Because what was available online was depressingly limited, and I wanted to know more, I started to dig. I spoke with local historians who helped me locate his high school grades and the box scores from his games with the Manitou Springs High School baseball team.
From there, I got digital. But not on the open web. I accessed online genealogy websites using my Pikes Peak Library District account, which got me Eber’s entire family tree, when they were born and where they came from. I then used the “Pikes Peak NewsFinder” service, where several volunteers with the Library’s Special Collections Division helped me find dozens of news stories from Eber’s life and era, including a footrace he won and a sweet sixteen birthday party he went to, both in 1911.
In a real sense, without the library, librarians, and other parts of the informal network of people that help to catalog and memorialize our region’s events – I never would have gotten to know Eber Duclo. And what I learned, I shared in a series of five articles in the local Pikes Peak Bulletin leading up to this year’s Memorial Day. I also wrote about the experience in a May 24 Wall Street Journal column.
I learned that without libraries, we have no past. Some history is simply not Google-able.
Which is why it’s truly a tragedy to read that former Colorado Springs City Councilman Tim Leigh wants to “roll back” the Pikes Peak Library District’s budget, as he said in a Gazette editorial this past March. Leigh intends to use a ballot measure this November to cut the Library’s funding.
Let’s set aside that, dollar-for-dollar and book-for-book, the PPLD punches well above its weight. It’s already 30 to 40 percent more efficient than comparable Colorado library systems like those in Pueblo, Denver, and Douglas County, according to the PPLD’s chief librarian.
Let’s look instead to value. In the digital age and the modern information economy, libraries build our future. Every year, when the dreaded the “summer slump” shows up – the annual fall-off in school kid learning due to our canyon-sized summer break – libraries step in to keep our kids engaged (as with the PPLD’s “Summer Adventure” Program, in which my two young daughters are now taking part).
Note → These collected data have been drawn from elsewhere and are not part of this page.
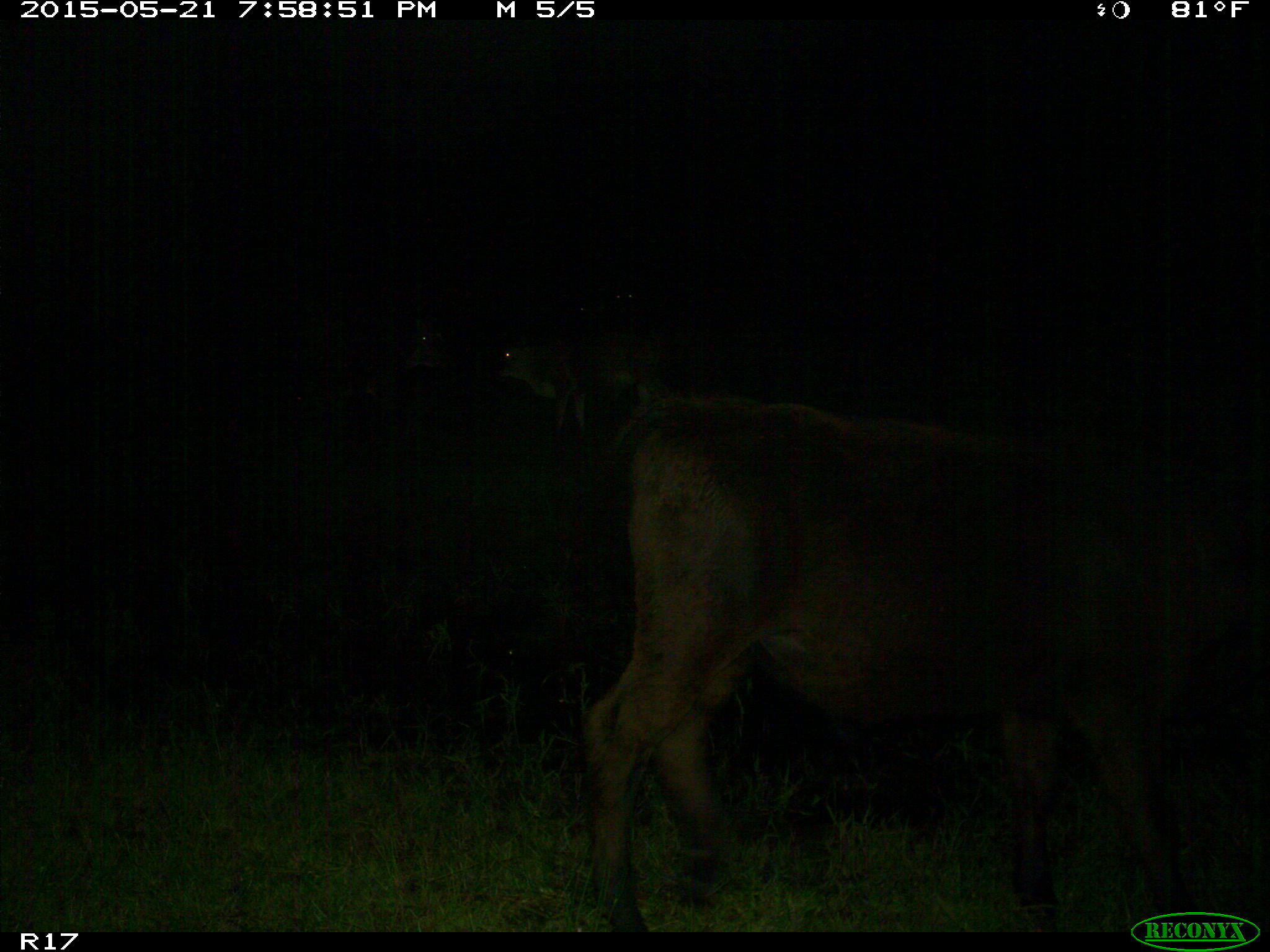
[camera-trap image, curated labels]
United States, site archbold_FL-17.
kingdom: Animalia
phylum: Chordata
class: Mammalia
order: Artiodactyla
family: Bovidae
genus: Bos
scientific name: Bos taurus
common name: domestic cow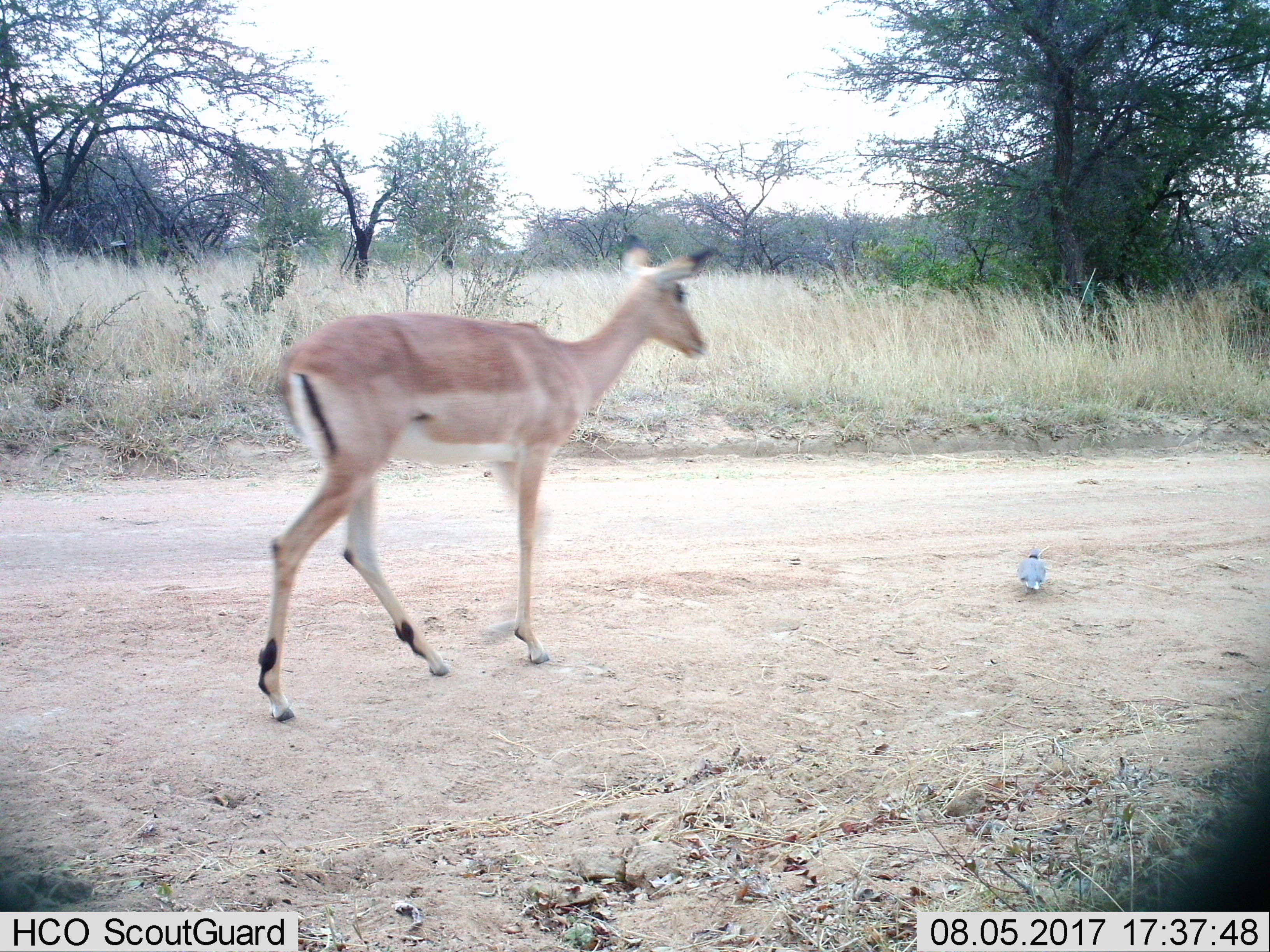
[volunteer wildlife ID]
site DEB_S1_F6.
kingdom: Animalia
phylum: Chordata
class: Aves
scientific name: Aves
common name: bird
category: birdother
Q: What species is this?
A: Birdother (bird) (Aves).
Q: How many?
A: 1.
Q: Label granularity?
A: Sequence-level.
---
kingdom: Animalia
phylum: Chordata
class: Mammalia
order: Artiodactyla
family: Bovidae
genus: Aepyceros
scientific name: Aepyceros melampus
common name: impala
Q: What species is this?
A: Impala (Aepyceros melampus).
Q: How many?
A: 1.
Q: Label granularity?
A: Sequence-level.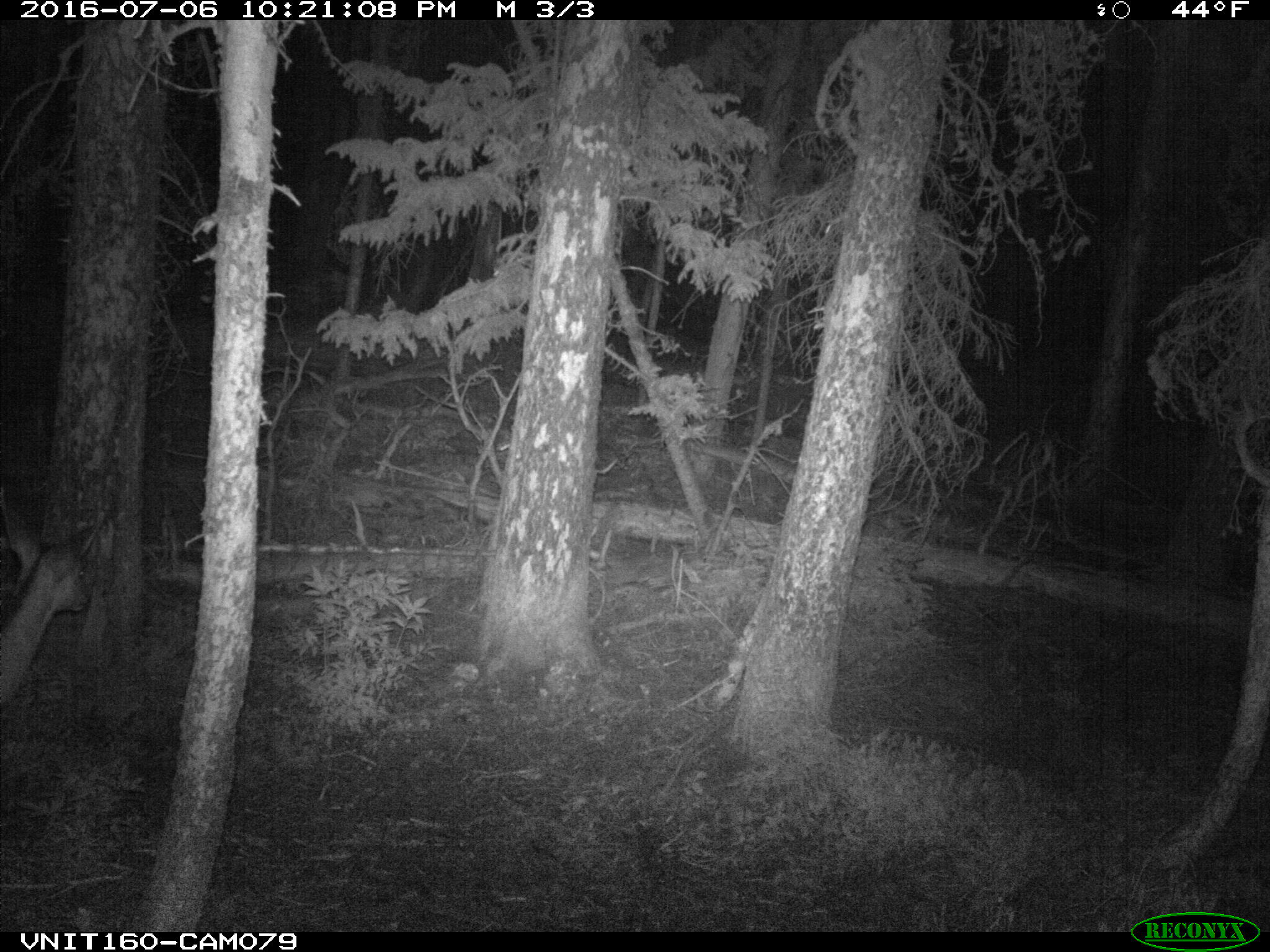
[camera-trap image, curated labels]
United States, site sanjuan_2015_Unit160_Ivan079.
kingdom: Animalia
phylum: Chordata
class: Mammalia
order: Artiodactyla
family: Cervidae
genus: Odocoileus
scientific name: Odocoileus hemionus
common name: mule deer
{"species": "Odocoileus hemionus (mule deer)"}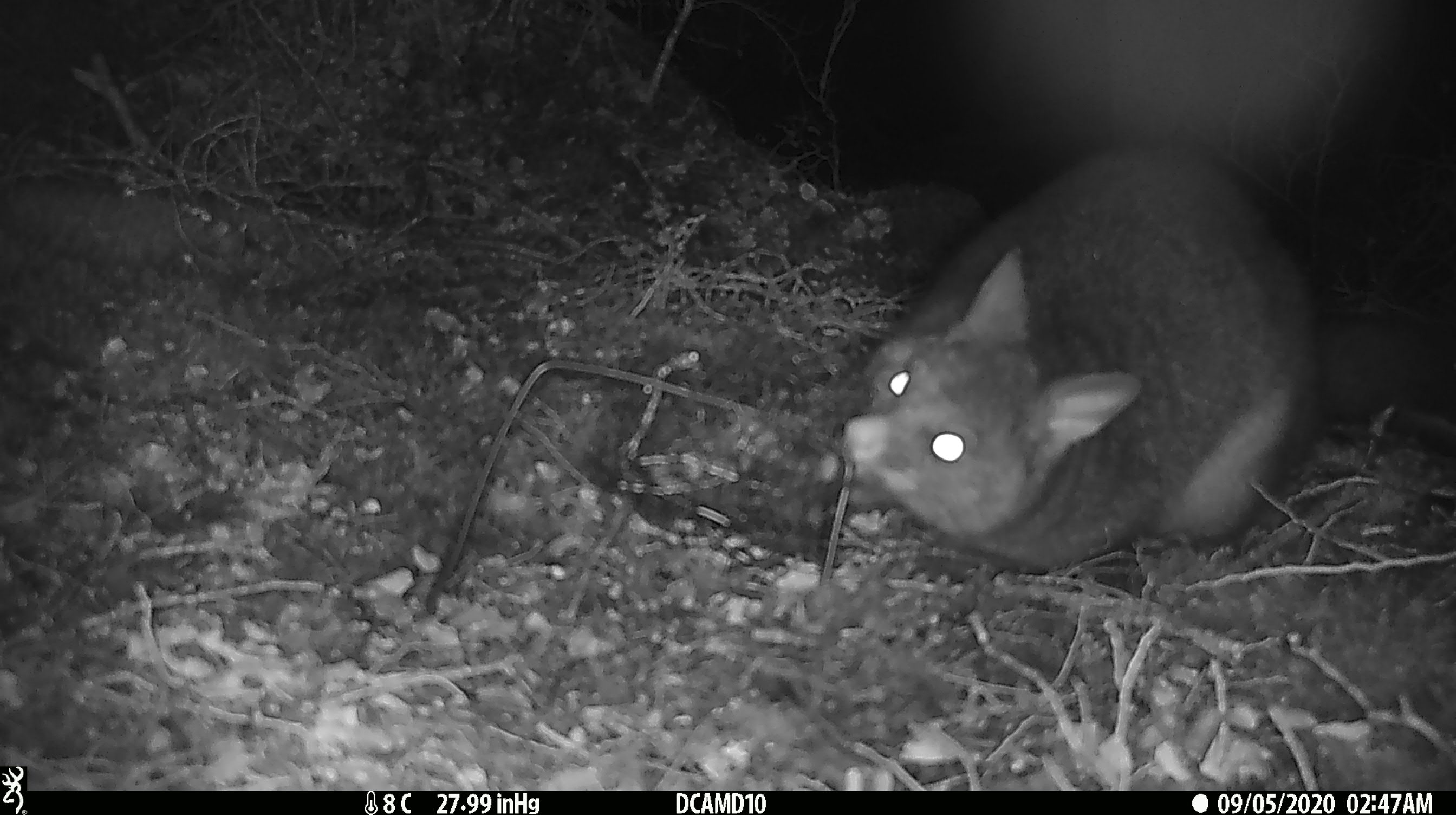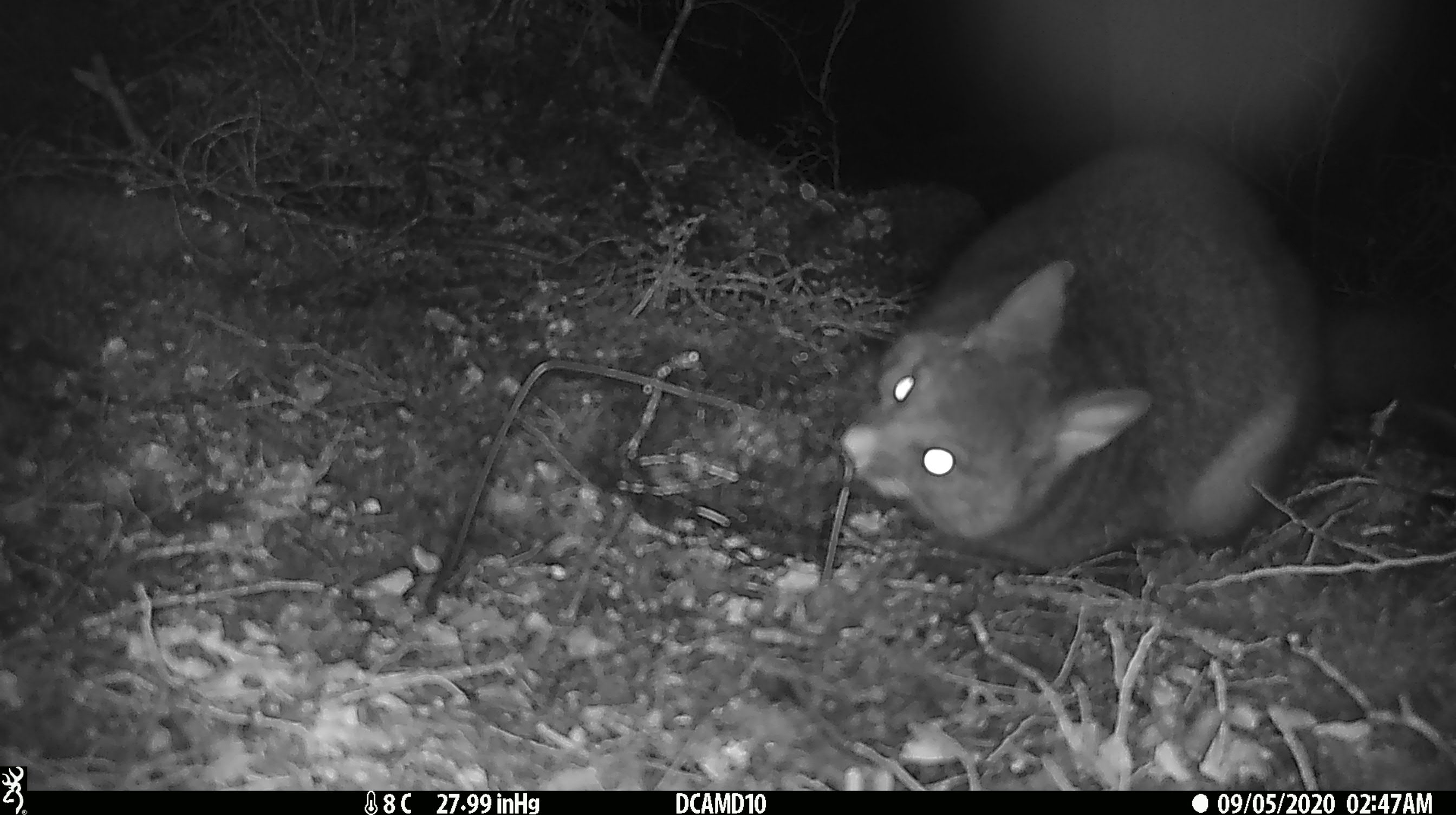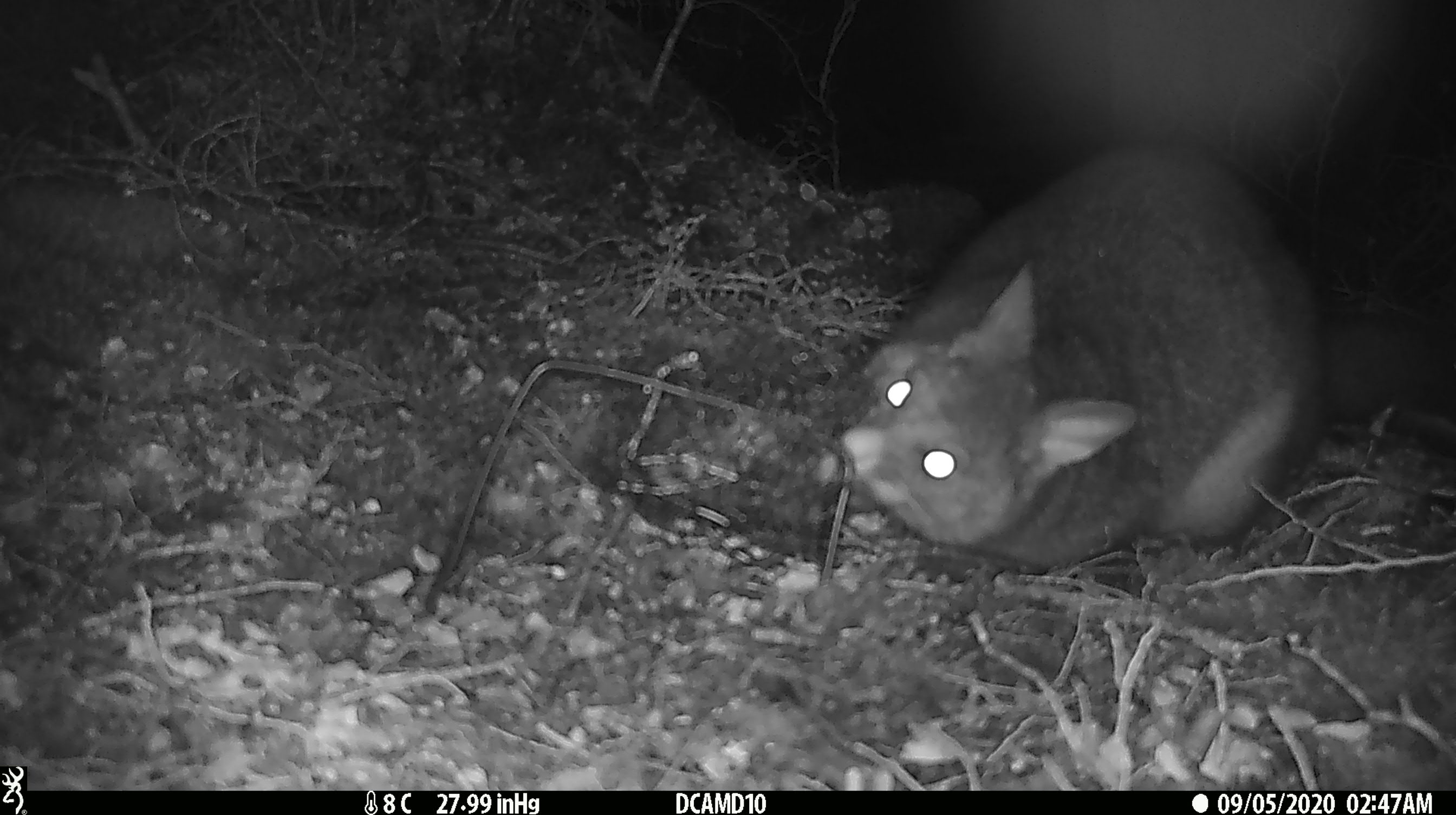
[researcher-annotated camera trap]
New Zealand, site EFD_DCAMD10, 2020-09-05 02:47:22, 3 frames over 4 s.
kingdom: Animalia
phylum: Chordata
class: Mammalia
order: Diprotodontia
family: Phalangeridae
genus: Trichosurus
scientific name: Trichosurus vulpecula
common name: common brushtail possum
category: possum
Not limited to legs-up for little minds, libraries also have a critical role in the community building that’s our economic future’s foundation. As James and Deborah Fallows described in their recent book, “Our Towns,” in which they traveled over 100,000 miles across America to small towns and medium-sized cities in search of post-recession success stories – they found that core to the most powerful, positive, and prosperous cities was strong civic institutions like the public library.
That’s because libraries and librarians are the keepers of our stories, both real (like Eber’s) and imagined. And there is no future in a place without a story.
With this much at stake, as The Gazette’s Editorial Board recently suggested, there ought to be a substantive civic conversation on this issue. So let’s really do this one right. If former Councilman Leigh, or anyone like-minded is willing, I’ll happily agree to a public debate prior to the November vote. Anytime.
But be warned: Eber’s memory will be coming with me. And Marines never quit. Just ask the Kaiser.